Training-Free Acceleration for Document Parsing Vision-Language Model with Hierarchical Speculative Decoding

Wenhui Liao,Hongliang Li,Pengyu Xie,Xinyu Cai,Yufan Shen,Yi Xin,Qi Qin,Shenglong Ye,Tianbin Li,Ming Hu,Junjun He,Yihao Liu,Wenhai Wang,Min Dou,Bin Fu,Botian Shi,Yu Qiao,Lianwen Jin

from arxiv, Preliminary version of an ongoing project; the paper will be refined and extended in subsequent revisions

Document parsing is a fundamental task in multimodal understanding, supporting a wide range of downstream applications such as information extraction and intelligent document analysis. Benefiting from strong semantic modeling and robust generalization, VLM-based end-to-end approaches have emerged as the mainstream paradigm in recent years.

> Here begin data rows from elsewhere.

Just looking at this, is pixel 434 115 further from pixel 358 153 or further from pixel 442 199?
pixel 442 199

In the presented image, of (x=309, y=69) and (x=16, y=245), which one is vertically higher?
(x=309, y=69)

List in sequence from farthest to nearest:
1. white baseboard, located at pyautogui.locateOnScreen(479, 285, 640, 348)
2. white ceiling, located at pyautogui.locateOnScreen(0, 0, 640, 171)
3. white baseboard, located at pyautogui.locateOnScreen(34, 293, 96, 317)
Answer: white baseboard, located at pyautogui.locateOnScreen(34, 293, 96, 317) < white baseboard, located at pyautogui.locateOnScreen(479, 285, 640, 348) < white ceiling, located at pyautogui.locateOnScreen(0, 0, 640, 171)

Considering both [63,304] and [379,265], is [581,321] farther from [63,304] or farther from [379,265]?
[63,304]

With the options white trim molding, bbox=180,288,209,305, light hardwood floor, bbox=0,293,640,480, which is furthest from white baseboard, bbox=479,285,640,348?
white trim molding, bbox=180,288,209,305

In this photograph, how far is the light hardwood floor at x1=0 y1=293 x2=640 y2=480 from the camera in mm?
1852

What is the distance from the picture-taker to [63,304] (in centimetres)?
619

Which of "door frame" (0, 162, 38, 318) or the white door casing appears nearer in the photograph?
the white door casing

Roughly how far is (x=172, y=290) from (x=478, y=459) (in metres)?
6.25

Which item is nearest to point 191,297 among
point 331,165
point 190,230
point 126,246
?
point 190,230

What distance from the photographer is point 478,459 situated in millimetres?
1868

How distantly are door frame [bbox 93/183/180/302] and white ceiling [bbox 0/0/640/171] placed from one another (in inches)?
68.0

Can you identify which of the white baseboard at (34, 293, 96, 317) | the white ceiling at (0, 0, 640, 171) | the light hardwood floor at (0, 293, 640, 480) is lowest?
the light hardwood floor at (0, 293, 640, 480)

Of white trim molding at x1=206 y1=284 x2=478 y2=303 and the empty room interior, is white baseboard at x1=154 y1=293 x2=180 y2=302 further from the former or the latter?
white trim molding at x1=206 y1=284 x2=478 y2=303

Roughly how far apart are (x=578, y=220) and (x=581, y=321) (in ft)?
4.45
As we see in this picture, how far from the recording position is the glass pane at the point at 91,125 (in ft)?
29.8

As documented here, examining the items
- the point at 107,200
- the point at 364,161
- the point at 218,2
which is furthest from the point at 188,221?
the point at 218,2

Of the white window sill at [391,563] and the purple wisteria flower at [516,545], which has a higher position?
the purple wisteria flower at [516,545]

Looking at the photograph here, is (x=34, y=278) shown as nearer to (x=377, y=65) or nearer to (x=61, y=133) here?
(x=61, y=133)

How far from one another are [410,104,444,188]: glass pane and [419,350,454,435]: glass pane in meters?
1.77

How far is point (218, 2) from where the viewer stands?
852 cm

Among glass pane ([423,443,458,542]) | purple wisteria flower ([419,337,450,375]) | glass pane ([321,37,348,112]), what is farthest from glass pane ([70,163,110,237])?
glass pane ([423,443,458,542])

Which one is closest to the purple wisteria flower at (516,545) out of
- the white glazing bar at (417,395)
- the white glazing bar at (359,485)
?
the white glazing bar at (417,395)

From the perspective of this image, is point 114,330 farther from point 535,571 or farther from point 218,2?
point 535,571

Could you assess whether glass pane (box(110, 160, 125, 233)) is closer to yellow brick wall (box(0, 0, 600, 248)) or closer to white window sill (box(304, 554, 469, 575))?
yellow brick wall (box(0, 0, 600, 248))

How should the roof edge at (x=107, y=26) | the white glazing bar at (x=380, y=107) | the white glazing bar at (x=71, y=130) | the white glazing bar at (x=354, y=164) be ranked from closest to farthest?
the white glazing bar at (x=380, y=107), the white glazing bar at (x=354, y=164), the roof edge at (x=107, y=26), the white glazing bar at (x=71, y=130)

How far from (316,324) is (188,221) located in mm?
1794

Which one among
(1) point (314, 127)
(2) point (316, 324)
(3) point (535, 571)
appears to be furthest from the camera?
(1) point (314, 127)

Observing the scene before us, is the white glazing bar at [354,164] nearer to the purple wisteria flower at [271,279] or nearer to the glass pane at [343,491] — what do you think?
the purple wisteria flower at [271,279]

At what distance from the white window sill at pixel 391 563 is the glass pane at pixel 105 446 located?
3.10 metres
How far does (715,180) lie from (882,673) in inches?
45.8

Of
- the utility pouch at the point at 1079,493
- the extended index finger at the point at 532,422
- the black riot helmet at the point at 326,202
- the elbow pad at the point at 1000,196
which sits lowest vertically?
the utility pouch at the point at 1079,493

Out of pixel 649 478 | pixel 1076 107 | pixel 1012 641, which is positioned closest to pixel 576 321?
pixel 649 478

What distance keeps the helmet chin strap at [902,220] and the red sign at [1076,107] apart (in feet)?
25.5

However, these models often suffer from substantial inference latency, as they must auto-regressively generate long token sequences when processing long-form documents. In this work, motivated by the extremely long outputs and complex layout structures commonly found in document parsing, we propose a training-free and highly efficient acceleration method. Inspired by speculative decoding, we employ a lightweight document parsing pipeline as a draft model to predict batches of future tokens, while the more accurate VLM verifies these draft predictions in parallel. Moreover, we further exploit the layout-structured nature of documents by partitioning each page into independent regions, enabling parallel decoding of each region using the same draft-verify strategy. The final predictions are then assembled according to the natural reading order. Experimental results demonstrate the effectiveness of our approach: on the general-purpose OmniDocBench, our method provides a 2.42x lossless acceleration for the dots.ocr model, and achieves up to 4.89x acceleration on long-document parsing tasks. We will release our code to facilitate reproducibility and future research.

翻译：文档解析是多模态理解中的一项基础任务，支撑着信息抽取和智能文档分析等广泛的下游应用。得益于强大的语义建模能力和稳健的泛化性能，基于视觉语言模型（VLM）的端到端方法近年来已成为主流范式。然而，这些模型在处理长文档时通常存在显著的推理延迟，因为它们必须以自回归方式生成长标记序列。在本工作中，针对文档解析中普遍存在的极长输出和复杂版面结构，我们提出了一种无需训练的高效加速方法。受推测解码的启发，我们采用一个轻量级的文档解析流程作为草稿模型来预测批量的未来标记，同时由更精确的VLM并行验证这些草稿预测。此外，我们进一步利用文档的版面结构化特性，将每个页面划分为独立的区域，从而能够使用相同的草稿-验证策略对每个区域进行并行解码。最终预测结果按照自然阅读顺序进行组装。实验结果表明了我们方法的有效性：在通用基准OmniDocBench上，我们的方法为dots.ocr模型提供了2.42倍的无损加速，并在长文档解析任务上实现了高达4.89倍的加速。我们将公开代码以促进可复现性和未来研究。